She dug her hands into his shirt fabric and dragged him, hips swaying, backwards down the hall and into their master bedroom. The fading winter sun illuminated a fluffy white comforter thrown haphazardly across their bed from the morning’s activities. She backed up to it and tugged, tumbling him on top of her. They bounced together on the bed, him shielding her from his weight by landing on his forearms, and he answered her giggles by smiling down on her with pure satisfaction.
She tilted her head and teased him. “What?”
His smile turned serious. “I am not disappointed.”
“Oh?” She undulated beneath him, sliding her tight nipples across his broad chest and interlocking her legs around his taut buttocks. “Glad to hear it.”

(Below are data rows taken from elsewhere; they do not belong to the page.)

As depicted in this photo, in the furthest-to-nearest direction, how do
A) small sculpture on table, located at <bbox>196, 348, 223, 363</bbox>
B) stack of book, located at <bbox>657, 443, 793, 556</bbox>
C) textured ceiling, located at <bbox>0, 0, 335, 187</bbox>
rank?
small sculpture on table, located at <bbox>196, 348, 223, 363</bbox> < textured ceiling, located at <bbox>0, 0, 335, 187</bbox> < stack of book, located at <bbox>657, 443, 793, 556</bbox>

He closed his eyes and sucked in a deep breath. Hot arousal made his cock pulse hard against her belly. She loved teasing him and he knew it. He opened his eyes with new seriousness. The lavender threads in his eyes gleamed. Mesmerizing.
She gave into her wish and captured his mouth, tangling tongues.
He slid his hand across her belly and lifted her undershirt, exposing her lace-covered breasts to his expert fingers. They had made love beneath and above the seas many times and his ability to satisfy her had only increased with experience. His hot, wet mouth closed over her eager nipple and pleasure streaked to her hot, throbbing pussy. She closed her eyes and arched into the delicious need he evoked in her.
They pushed and pulled out of clothes, intermixing kisses with exposed skin, tickles with sensual teasing.
He laved her with his tongue, licking and kissing down her trembling belly to her mons, delving beneath her lacy panties to her sensitive clit, and stroking her seam. She opened to his worship. He pressed his hard palm against her sex lips and moved just the way she liked, riding her desire like a fish cutting through the tide. His eyes locked on hers, sensing her reactions and seeking how to better please her. She held his gaze. Locked on it.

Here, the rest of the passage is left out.